◆ Quoted passage:
□ □ □ □ □ □ □

Keywords: minimal hepatic encephalopathy, psychometric hepatic encephalopathy score, EncephalApp, rapid diagnosis, cirrhosis
Graphical Abstract
INTRODUCTION:
Covert hepatic encephalopathy (CHE) is a largely under recognized form of cognitive dysfunction with a high prevalence in patients with cirrhosis1. CHE is associated with a decline in daily function and prognosticates future overt hepatic encephalopathy (OHE), morbidity and mortality2, 3 4. While not uniform across the world, there is a need for quicker tests to diagnose CHE in a clinical and research setting1.

□ □ □ □ □ □ □

Could you quote the part of the passage on covert hepatic encephalopathy that opens with the words containing "Keywords: minimal hepatic" and closes with "and research setting1."?

□ □ □ □ □ □ □

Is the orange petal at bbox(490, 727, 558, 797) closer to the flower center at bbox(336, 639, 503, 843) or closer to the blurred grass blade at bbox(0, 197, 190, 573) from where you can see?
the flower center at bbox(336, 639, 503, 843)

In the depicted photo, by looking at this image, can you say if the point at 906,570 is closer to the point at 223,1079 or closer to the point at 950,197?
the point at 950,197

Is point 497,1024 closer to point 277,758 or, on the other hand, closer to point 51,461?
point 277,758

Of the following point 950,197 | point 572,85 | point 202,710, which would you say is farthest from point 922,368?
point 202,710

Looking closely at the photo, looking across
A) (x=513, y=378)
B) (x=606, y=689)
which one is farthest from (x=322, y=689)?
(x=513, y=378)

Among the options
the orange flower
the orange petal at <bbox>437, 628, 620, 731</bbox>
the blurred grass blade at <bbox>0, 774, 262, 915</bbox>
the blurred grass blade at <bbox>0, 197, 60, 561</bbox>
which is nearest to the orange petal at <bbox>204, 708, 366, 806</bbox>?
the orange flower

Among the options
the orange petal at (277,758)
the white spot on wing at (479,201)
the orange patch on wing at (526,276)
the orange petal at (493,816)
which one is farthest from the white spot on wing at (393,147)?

□ □ □ □ □ □ □

◆ Your response:
Keywords: minimal hepatic encephalopathy, psychometric hepatic encephalopathy score, EncephalApp, rapid diagnosis, cirrhosis
Graphical Abstract
INTRODUCTION:
Covert hepatic encephalopathy (CHE) is a largely under recognized form of cognitive dysfunction with a high prevalence in patients with cirrhosis1. CHE is associated with a decline in daily function and prognosticates future overt hepatic encephalopathy (OHE), morbidity and mortality2, 3 4. While not uniform across the world, there is a need for quicker tests to diagnose CHE in a clinical and research setting1.